According to one pro-rebel news outlet, its second commander, Ibrahim al-Banawi, had a "bad reputation since he took command of the brigade, which affected the reputation of the brigade, whose actions turned from fighting against the regime... to acts of robbery and looting in the city of Manbij and outside it until the organization entered the city."

The Syrian Observatory on Human Rights (SOHR) reported that in late July 2014 Jabhat al-Nusra raided the headquarters of a brigade with the same name, which operated on the Syrian border with the Israeli occupied Golan Heights, killing several members of the brigade and arresting its commander Sharif al-Saffouri.
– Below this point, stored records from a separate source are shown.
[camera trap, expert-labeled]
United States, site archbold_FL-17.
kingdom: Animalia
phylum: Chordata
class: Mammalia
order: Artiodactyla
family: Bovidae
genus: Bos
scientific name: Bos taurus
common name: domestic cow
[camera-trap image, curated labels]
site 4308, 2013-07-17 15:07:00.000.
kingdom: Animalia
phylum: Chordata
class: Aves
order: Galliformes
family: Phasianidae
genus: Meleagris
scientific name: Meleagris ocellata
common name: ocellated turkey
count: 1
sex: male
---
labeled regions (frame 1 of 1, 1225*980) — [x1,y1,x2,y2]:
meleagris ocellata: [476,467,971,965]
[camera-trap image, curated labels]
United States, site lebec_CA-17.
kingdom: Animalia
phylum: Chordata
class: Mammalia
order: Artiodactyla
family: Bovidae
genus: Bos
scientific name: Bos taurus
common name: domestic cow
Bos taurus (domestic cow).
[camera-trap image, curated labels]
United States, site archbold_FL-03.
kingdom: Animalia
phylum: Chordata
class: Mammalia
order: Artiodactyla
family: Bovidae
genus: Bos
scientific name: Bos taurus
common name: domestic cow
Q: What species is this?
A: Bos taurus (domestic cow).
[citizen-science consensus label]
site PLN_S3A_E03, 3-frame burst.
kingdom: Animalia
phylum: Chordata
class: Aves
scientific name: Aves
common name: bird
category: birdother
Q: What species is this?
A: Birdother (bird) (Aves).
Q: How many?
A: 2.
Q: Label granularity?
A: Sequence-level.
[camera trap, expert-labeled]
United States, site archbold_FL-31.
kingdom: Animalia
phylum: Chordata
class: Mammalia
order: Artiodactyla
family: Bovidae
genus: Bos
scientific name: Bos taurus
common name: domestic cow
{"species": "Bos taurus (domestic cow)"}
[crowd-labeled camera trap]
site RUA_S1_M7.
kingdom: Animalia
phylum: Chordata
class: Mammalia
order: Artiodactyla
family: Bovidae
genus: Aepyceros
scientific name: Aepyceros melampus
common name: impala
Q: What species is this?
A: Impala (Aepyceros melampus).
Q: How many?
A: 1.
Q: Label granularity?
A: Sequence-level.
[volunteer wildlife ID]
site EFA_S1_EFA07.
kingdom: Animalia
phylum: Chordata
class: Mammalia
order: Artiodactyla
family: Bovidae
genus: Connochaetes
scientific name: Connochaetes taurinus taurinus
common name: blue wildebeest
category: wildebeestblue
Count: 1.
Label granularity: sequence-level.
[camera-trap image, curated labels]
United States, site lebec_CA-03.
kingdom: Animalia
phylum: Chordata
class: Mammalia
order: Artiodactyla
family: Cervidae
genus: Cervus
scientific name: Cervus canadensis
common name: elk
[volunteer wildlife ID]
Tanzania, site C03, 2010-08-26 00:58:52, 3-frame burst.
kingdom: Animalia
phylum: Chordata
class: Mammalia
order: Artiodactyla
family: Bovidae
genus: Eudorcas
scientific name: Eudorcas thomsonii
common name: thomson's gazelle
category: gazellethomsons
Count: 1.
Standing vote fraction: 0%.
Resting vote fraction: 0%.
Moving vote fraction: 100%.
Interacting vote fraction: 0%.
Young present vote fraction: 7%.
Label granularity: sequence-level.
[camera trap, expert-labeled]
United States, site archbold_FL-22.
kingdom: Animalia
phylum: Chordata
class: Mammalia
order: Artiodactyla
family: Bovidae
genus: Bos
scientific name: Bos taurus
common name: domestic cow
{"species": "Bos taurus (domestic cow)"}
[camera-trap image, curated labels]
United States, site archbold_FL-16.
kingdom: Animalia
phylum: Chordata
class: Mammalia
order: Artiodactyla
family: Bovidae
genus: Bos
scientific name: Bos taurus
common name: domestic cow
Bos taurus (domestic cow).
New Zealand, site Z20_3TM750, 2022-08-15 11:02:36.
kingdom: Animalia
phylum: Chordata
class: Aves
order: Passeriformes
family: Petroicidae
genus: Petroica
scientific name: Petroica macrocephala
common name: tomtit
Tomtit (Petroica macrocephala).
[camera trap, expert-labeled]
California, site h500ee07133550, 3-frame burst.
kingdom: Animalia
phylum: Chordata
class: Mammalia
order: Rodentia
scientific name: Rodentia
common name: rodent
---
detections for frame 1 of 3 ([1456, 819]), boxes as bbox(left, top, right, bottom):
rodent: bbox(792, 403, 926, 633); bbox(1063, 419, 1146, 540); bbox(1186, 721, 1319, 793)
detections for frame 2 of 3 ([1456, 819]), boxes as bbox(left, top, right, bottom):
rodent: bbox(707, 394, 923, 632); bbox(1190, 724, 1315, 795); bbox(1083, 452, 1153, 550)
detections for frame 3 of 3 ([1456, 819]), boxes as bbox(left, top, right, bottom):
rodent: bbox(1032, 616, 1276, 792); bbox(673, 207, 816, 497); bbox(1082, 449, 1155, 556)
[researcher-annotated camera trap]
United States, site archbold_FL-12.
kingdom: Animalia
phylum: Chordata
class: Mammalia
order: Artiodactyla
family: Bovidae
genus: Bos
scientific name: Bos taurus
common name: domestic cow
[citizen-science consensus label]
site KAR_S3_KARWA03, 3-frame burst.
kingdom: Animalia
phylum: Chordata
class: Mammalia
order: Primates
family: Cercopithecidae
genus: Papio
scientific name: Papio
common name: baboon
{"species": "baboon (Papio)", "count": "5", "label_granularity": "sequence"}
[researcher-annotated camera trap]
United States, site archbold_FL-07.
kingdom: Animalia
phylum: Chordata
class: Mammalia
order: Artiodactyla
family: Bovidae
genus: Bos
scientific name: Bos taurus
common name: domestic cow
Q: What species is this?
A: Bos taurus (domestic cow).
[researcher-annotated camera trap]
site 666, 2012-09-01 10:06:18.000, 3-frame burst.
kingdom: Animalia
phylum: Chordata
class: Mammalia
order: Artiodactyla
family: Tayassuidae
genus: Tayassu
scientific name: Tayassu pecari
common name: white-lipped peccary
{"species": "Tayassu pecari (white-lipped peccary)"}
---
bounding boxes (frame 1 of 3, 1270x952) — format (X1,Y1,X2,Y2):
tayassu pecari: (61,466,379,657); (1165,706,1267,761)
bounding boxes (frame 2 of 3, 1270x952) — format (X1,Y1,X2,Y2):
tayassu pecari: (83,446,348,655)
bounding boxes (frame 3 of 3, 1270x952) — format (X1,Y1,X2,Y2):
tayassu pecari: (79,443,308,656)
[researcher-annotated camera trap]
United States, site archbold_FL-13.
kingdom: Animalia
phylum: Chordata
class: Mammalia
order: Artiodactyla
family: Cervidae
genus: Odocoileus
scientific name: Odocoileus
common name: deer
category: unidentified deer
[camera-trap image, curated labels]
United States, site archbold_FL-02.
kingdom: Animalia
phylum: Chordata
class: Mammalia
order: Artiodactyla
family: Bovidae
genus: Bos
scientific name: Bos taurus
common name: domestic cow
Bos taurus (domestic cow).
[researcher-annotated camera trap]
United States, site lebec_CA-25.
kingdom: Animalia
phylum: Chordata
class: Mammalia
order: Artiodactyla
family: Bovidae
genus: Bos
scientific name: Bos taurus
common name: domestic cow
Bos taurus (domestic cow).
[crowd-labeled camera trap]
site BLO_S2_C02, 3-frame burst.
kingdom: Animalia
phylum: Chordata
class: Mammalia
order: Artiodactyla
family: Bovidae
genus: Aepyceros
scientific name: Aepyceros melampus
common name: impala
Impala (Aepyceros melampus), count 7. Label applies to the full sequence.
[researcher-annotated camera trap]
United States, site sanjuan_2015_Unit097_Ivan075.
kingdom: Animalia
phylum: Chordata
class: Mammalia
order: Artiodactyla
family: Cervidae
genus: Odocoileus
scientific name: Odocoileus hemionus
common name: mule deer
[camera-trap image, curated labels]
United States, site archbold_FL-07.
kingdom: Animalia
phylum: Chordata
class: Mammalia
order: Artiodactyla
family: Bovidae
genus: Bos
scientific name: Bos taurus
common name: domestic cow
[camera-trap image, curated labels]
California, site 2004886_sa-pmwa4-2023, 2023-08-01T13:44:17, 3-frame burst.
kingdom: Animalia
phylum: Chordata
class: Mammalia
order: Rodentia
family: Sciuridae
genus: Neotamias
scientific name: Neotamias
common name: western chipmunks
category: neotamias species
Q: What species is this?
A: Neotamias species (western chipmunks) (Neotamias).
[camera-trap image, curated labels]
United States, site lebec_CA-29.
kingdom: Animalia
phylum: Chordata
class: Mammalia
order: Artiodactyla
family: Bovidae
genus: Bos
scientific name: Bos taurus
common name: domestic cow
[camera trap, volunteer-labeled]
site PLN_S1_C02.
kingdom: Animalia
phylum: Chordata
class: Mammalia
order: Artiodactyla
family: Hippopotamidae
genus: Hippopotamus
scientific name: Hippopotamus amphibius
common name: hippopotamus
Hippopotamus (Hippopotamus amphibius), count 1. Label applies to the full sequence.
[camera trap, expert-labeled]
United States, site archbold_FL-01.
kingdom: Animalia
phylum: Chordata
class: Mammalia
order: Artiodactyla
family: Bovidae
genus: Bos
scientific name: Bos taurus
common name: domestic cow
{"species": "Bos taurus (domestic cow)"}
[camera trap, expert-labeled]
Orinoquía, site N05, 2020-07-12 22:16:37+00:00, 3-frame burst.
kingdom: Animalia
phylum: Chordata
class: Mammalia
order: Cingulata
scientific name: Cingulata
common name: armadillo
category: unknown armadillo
In March 2016, Liwa Jund al-Haramain joined the Syrian Democratic Forces. It was part of the Jaysh al-Salam operations room fighting ISIL in Raqqa. In mid-2018, during Turkey's Operation Olive Branch, pro-Turkish TRT World described it as the main Arab component of the SDF in the Manbij area, fighting alongside Kurdish forces against Turkish incursions.

According to the pro-government Al-Masdar News, al-Banawi defected to the Syrian Army in August 2017, after meeting with Suheil al-Hassan of the Syrian Army's Tiger Forces. However, al-Banawi was reportedly still with the Northern Sun Battalion in January 2018. Another former member, Abu Ali Raslan from Manbij, was reported to have defected in 2018.